**Anlama kontrolü**:
A: Yaşar Bayboğan yazısından bir bölümü olduğu gibi aktarın. "Yaşar ağabey, iyi" sözlerinin geçtiği yerden başlayın ve "ekonomi okudu." sözlerinden sonra durun.
B: Yaşar Bayboğan yazısında "Yaşar ağabey, iyi bir bankacı" diye başlayan paragrafı, ana bilgilerini koruyarak madde listesine çevirin.

Okurlarım bu köşenin değişmez konuklarından Adana aşığı, memleket sevdalısı, güzel yürekli adam Yaşar Bayboğan'ı hatırlar.
Yaşar ağabey, iyi bir bankacı, iyi bir tekstilci, iyi bir eğitimci, iyi bir çiftçi olduğu kadar eşini ve çocuklarını çok seven dünya tatlısı bir babaydı.
***
Rahmetli anacığım gibi o da 7 Temmuz'da süpriz bir şekilde aramızdan ayrılarak bizi gözyaşlarına boğdu.
Yaşar ağabey, iki güzel oğlunun üzerine titrerdi.
***
Oğulları
Lütfi ve Gökhan'ı, en iyi okullarda okutmuştu.
Yüksek tahsillerini İngiltere'deki ESSEX Üniversitesi'nde tamamlattı. İki kardeş de
ekonomi okudu.

**Veri bölümü**:
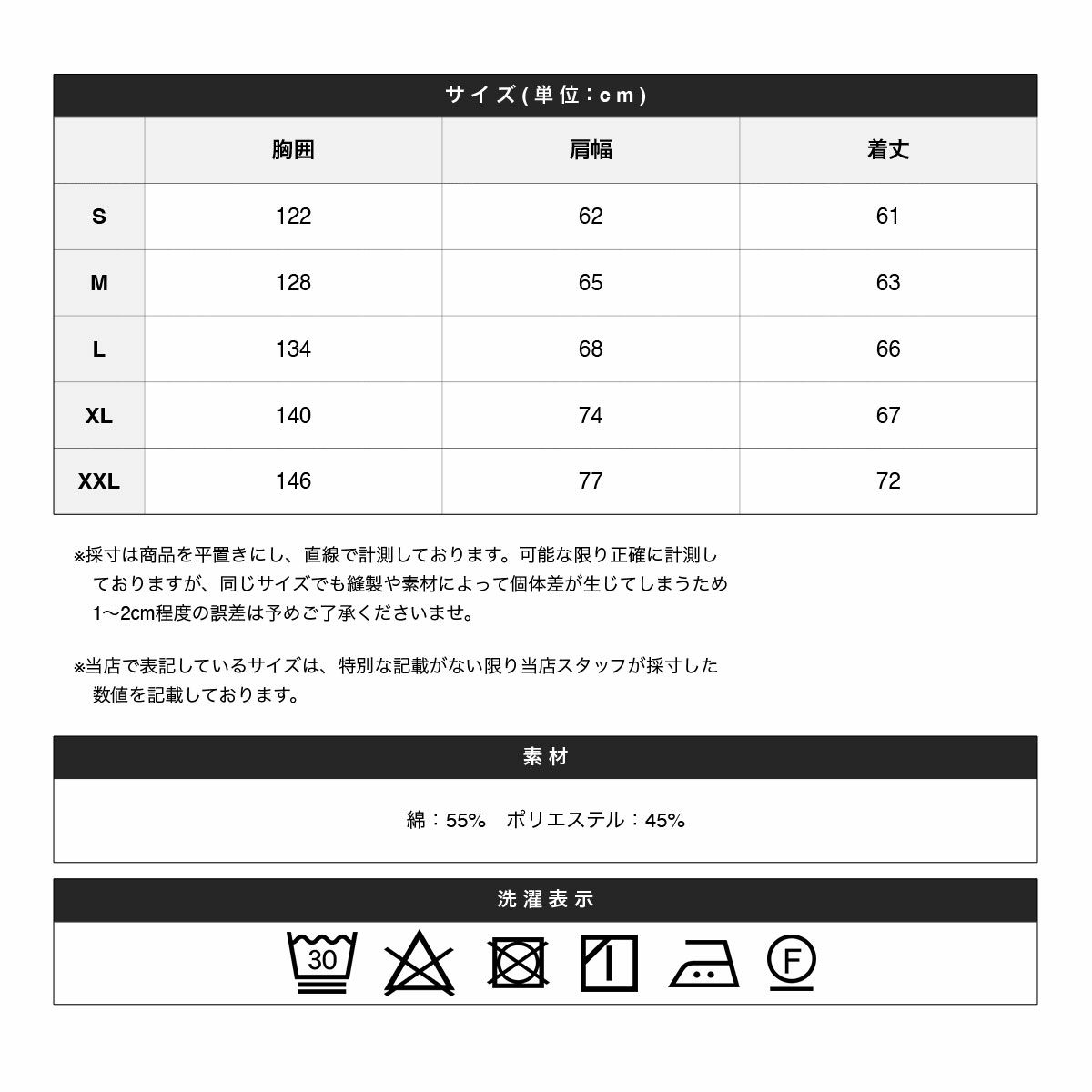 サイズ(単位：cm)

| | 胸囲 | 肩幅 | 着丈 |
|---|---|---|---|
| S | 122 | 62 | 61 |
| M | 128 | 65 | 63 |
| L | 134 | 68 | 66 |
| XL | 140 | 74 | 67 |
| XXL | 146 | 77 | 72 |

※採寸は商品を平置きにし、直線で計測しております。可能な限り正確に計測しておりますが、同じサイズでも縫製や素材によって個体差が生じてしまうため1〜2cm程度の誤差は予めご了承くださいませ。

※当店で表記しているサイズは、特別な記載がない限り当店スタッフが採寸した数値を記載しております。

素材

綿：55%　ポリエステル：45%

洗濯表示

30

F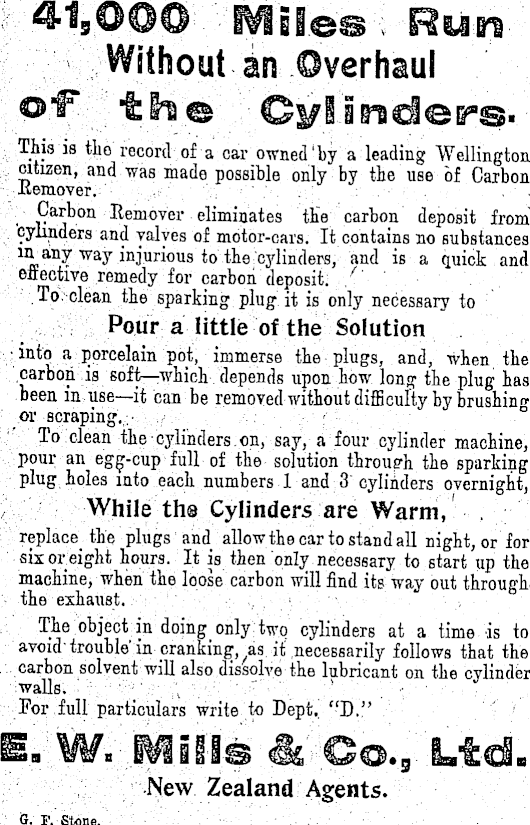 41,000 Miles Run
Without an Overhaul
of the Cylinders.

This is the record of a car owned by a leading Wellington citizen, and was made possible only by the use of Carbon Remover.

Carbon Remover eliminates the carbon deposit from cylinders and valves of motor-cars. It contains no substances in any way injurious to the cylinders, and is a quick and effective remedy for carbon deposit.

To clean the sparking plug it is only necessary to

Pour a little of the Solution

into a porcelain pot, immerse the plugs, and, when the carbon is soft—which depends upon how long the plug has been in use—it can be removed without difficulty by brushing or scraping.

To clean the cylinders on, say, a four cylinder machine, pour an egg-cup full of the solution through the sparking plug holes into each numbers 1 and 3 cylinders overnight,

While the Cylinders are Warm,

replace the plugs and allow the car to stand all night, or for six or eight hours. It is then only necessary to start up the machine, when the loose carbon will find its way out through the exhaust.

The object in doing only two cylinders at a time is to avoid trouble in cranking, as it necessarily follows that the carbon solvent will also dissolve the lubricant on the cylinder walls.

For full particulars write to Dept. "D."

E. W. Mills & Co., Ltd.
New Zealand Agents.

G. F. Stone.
* * *
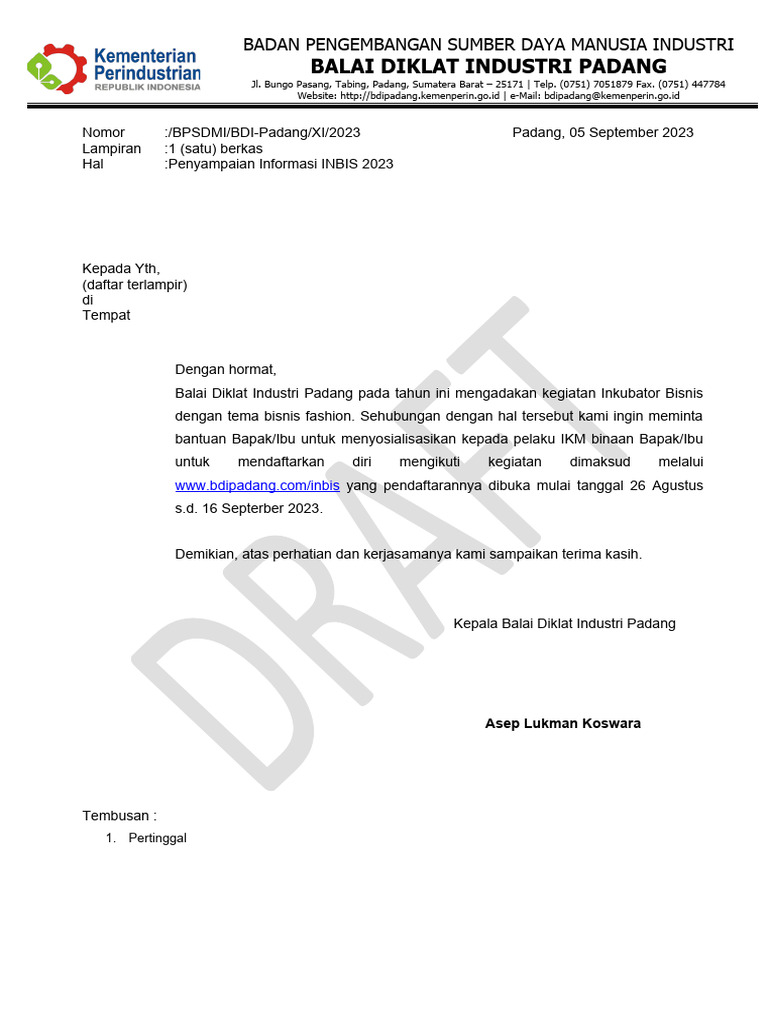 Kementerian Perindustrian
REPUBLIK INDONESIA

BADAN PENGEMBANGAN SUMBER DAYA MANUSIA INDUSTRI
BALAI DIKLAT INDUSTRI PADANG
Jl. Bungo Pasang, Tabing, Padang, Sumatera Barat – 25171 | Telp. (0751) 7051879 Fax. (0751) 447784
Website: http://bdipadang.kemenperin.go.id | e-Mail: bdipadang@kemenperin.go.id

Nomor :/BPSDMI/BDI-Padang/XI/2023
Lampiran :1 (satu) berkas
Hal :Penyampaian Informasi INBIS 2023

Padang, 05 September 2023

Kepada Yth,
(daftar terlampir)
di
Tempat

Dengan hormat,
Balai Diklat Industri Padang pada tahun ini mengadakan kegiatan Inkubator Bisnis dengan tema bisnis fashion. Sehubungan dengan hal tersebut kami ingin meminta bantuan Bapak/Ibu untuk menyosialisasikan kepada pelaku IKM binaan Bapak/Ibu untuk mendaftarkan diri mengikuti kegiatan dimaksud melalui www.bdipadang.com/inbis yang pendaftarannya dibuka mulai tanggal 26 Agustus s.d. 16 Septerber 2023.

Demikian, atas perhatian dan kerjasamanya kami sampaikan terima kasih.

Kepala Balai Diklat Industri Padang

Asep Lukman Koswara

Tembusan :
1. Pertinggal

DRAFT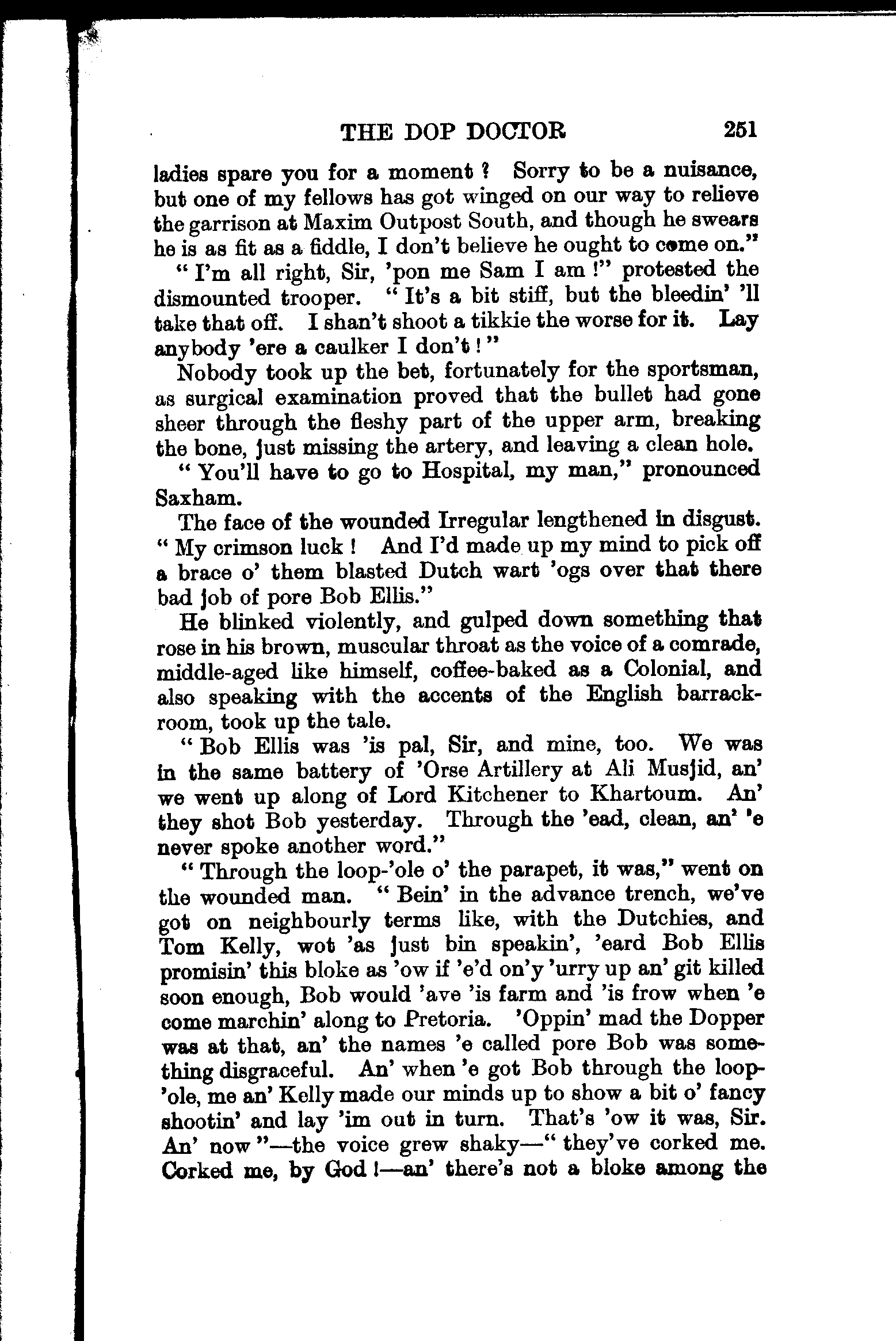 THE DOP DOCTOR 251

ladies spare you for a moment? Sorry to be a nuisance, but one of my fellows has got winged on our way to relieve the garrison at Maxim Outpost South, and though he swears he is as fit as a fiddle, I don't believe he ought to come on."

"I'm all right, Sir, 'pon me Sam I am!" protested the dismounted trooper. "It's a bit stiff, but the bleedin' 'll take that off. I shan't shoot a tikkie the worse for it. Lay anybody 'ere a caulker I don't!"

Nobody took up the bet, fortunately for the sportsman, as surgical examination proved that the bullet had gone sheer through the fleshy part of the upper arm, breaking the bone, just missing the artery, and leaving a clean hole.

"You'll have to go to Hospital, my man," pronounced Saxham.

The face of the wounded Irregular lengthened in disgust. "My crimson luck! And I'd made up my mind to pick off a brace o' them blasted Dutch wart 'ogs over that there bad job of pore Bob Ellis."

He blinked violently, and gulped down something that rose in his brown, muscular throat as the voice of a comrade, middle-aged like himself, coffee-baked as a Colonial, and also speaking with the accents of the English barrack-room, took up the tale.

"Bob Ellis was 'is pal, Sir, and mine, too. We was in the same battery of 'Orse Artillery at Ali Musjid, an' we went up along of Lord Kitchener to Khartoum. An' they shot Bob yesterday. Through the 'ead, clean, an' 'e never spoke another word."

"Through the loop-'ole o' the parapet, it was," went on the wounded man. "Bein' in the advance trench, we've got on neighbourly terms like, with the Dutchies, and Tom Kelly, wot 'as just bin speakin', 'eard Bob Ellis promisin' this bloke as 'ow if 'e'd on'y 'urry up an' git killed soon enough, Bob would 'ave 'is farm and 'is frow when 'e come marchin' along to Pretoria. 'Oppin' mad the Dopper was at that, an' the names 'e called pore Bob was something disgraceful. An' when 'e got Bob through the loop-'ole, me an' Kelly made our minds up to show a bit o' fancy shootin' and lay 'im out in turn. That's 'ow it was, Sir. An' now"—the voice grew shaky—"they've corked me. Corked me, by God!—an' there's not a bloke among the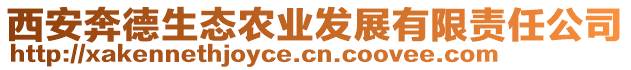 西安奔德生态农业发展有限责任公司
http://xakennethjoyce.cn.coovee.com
* * *
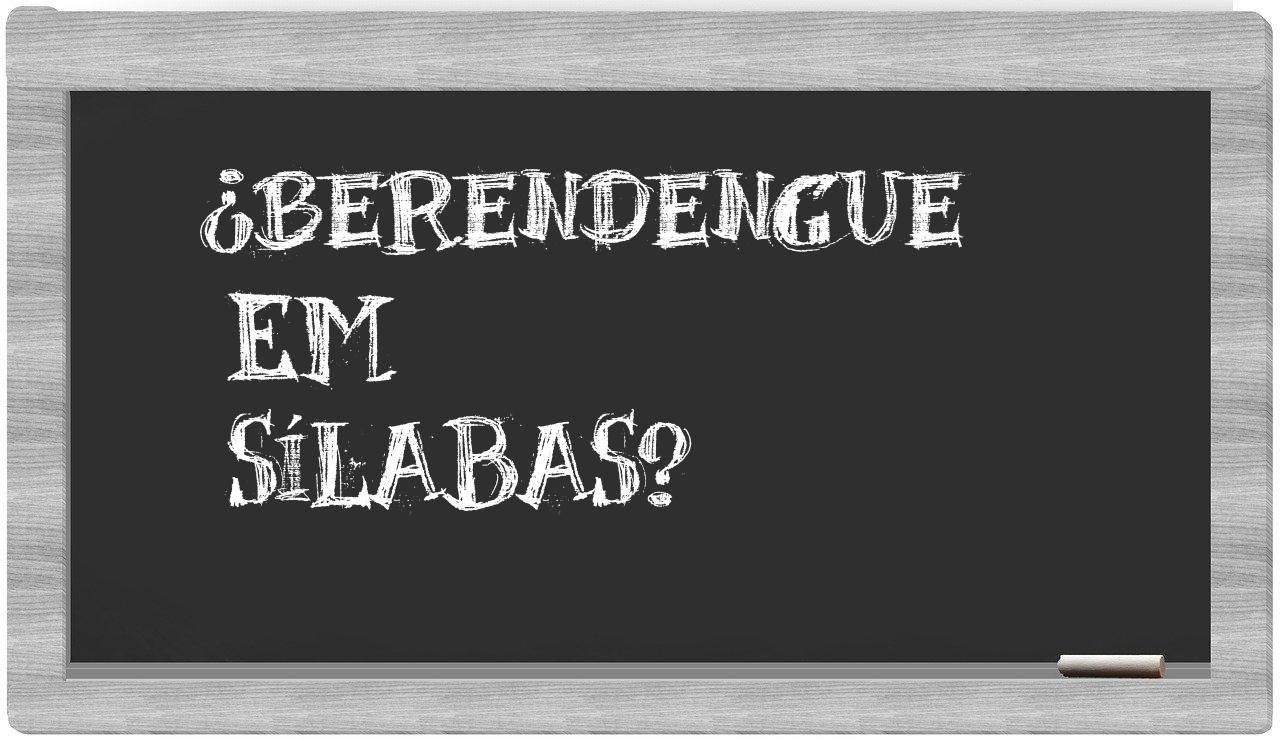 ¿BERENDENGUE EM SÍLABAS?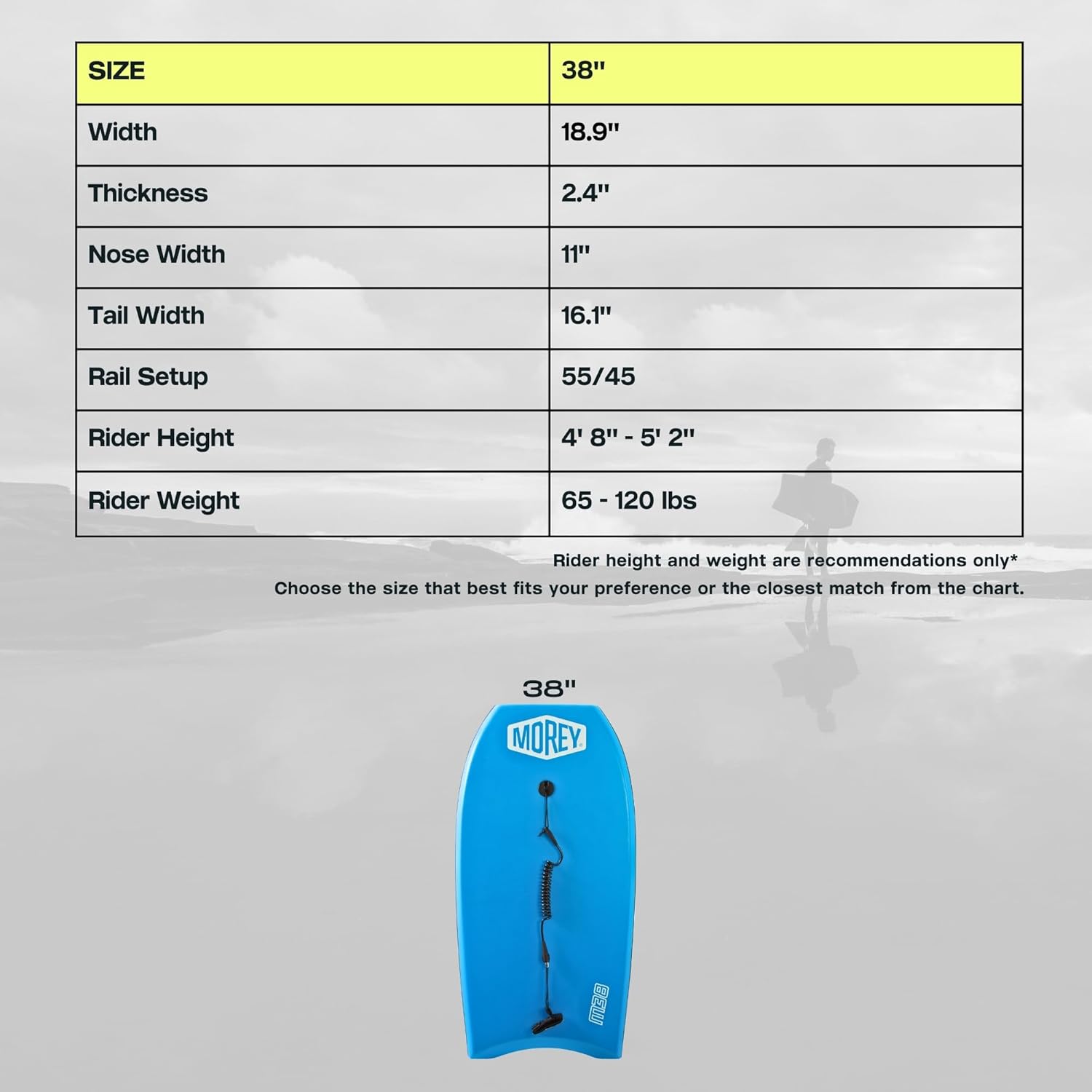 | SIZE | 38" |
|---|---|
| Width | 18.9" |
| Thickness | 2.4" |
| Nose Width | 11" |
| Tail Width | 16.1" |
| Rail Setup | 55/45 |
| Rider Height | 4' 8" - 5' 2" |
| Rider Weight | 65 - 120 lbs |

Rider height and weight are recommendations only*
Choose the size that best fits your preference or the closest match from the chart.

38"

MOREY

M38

**Sırasıyla cevaplar**:
A:
Yaşar ağabey, iyi bir bankacı, iyi bir tekstilci, iyi bir eğitimci, iyi bir çiftçi olduğu kadar eşini ve çocuklarını çok seven dünya tatlısı bir babaydı.
***
Rahmetli anacığım gibi o da 7 Temmuz'da süpriz bir şekilde aramızdan ayrılarak bizi gözyaşlarına boğdu.
Yaşar ağabey, iki güzel oğlunun üzerine titrerdi.
***
Oğulları
Lütfi ve Gökhan'ı, en iyi okullarda okutmuştu.
Yüksek tahsillerini İngiltere'deki ESSEX Üniversitesi'nde tamamlattı. İki kardeş de
ekonomi okudu.

B:
- İyi bir bankacıydı.
- İyi bir tekstilciydi.
- İyi bir eğitimciydi.
- İyi bir çiftçiydi.
- Eşini ve çocuklarını çok seven, dünya tatlısı bir babaydı.